Have you always wanted to own a pub or restaurant? Do you need to relocate an office or factory and want to own the premises? If so a commercial mortgage may be the answer to raising the extra funds you need. Below is a selection of the types of commercial mortgage that may help fund your business:-

  • Leisure property industry mortgage
  • Professional property mortgage
  • Office or industrial property mortgage
  • Retail or Commercial property mortgage
  • Care home and specialist property mortgage

Semi-commercial properties involving a residential property element will be treated by financial institutions purely as a commercial mortgage proposition. A shop with a flat above it or a residential property that has partly been converted into a public house will need a commercial mortgage not a standard mortgage..

Agricultural mortgages to fund farm and landowners are a more specialist subject.

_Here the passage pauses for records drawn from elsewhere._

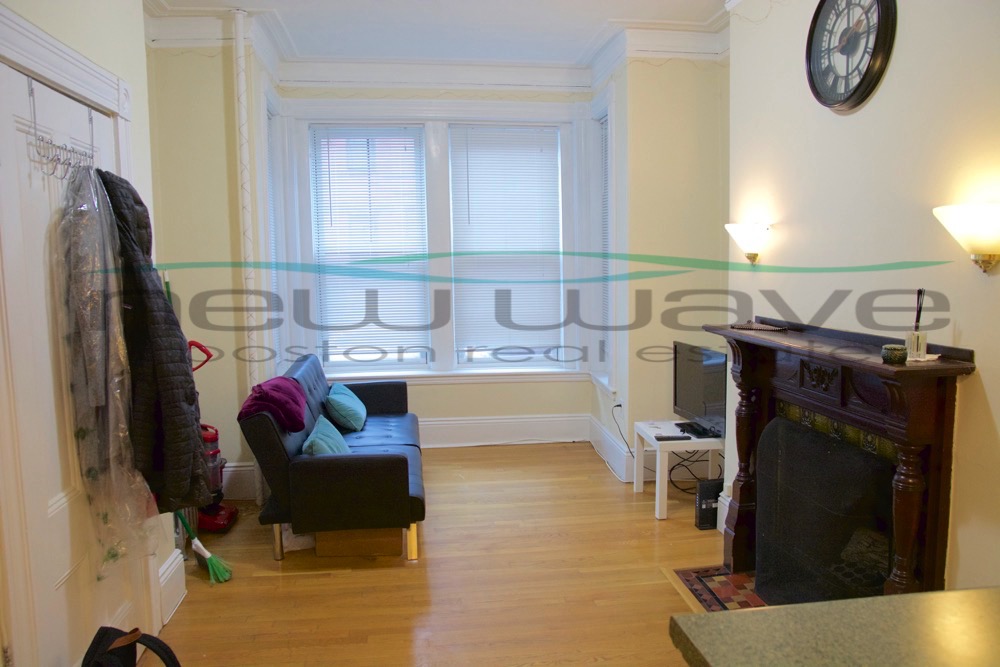 6 Symphony Rd, Fenway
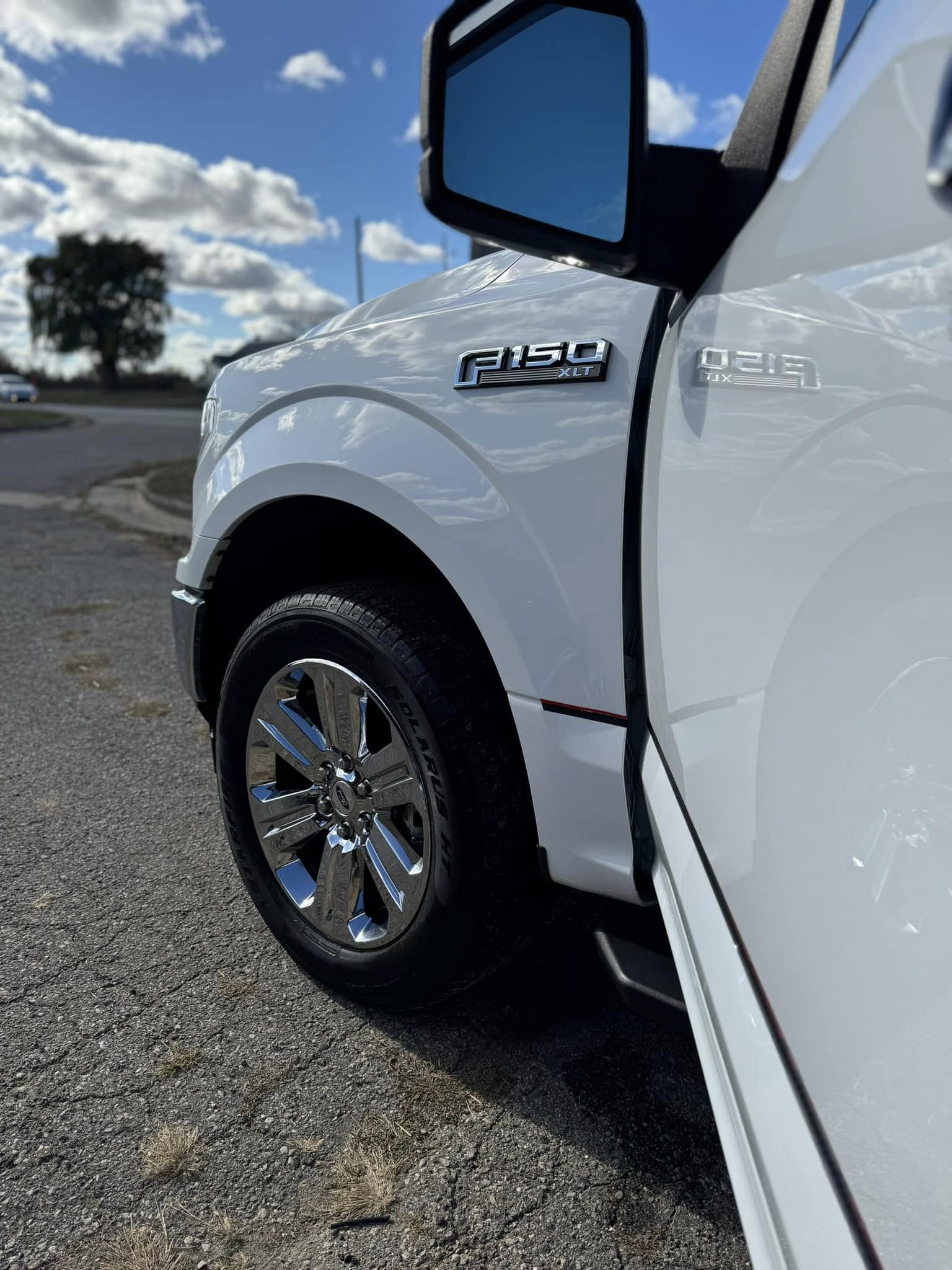 Detailing photo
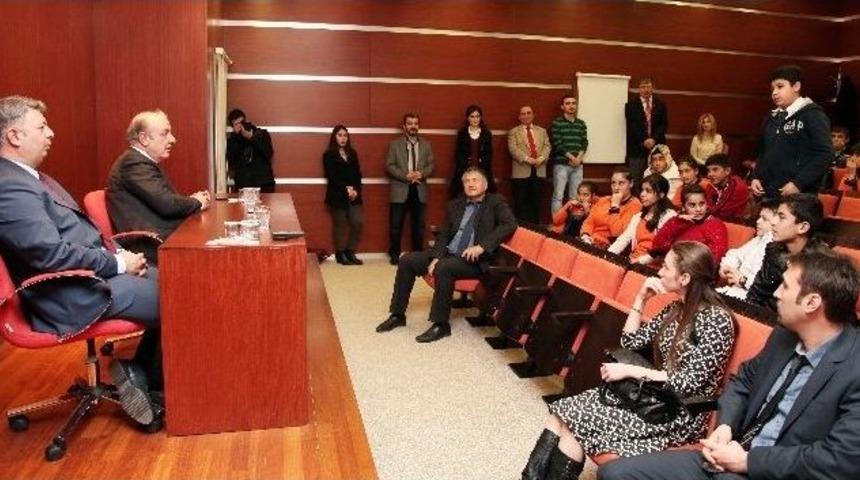 Rekt&ouml;r Prof. Dr. Coşkun:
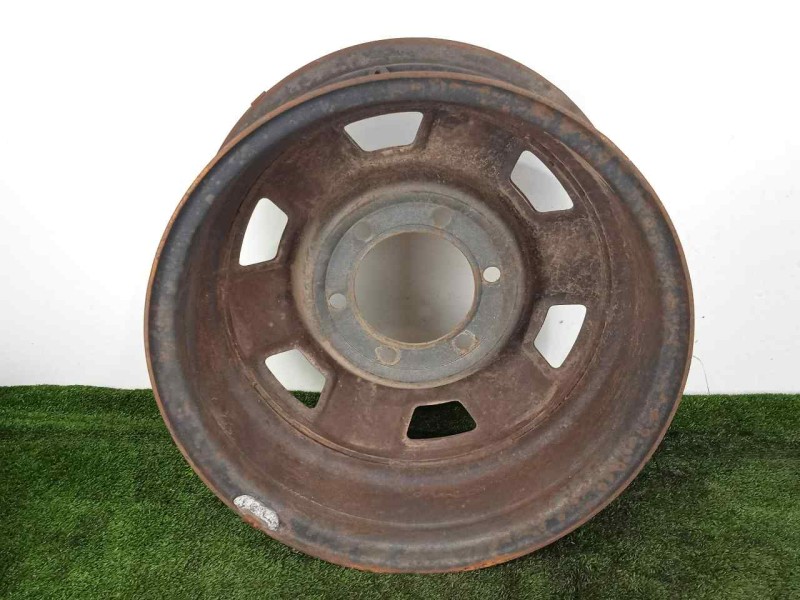Recambio de llanta para ssangyong musso 2.9 turbodiesel cat referencia OEM IAM R15-6X139.7-107.1-7-ET22 ACERO R15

Advantages of buying business premises

  • Mortgage repayments are likely to be similar to a rental payment on the same property. Commercial mortgages tend to be individually priced.
  • Your business wont be exposed to any sudden rent increases
  • Free space may be sublet reducing your monthly repayments but you may require permission from your lender so check when negotiating your mortgage
  • Interest payments on a commercial mortgage are tax-deductible. Normal
  • Household mortgages are not tax deductible.
  • Gains in value of the property will increase shareholders or owners capital and business worth.
  • As your business grows, you may be able to extend your existing premises, avoiding relocation costs

Disadvantages of buying business premises

  • A substantial deposit of at least 25% will be needed and that may be money needed for more important business purposes.
  • Your business needs to find the cash to make regular repayments.
  • If you own premises, you may find it harder to relocate your business, because selling business premises is not always easy.
  • If you rent, you may be able to negotiate to end your rental agreement, or to find another organisation to take over your tenancy.
  • If you have a variable rate mortgage, you are exposed to increases in interest rates.
  • Owning a property means you’ll be responsible for maintenance, fixtures and fittings, insurance, decoration and security.
  • Any fall in the value of the property will decrease your capital.
  • Mortgages are usually for 15 years or more and the property itself is at risk if payments are not made on time.

What Interest Rates and Other Issues Need Considering?

  • · With regard to rates a benchmark to consider would be Bank Base Rate + 2% to 3.5%. Evidence of trading accounts and a business proposal will be needed to secure competitive funding.
  • · Most banks and building societies offer commercial mortgages, but you must satisfy their criteria.
  • · Most lenders require a positive personal credit rating and clear evidence that your business is creditworthy.
  • · Most lenders will apply a loan-to-value ratio (the loan amount divided by the current market value of the property expressed as a percentage) and will expect you to invest a proportion of your own money in the purchase.
  • · The lender’s decision will also depend on your current business circumstances. A commercial lender will expect your business to be stable and profitable.
  • · Check that any lender does not impose restrictions on the property.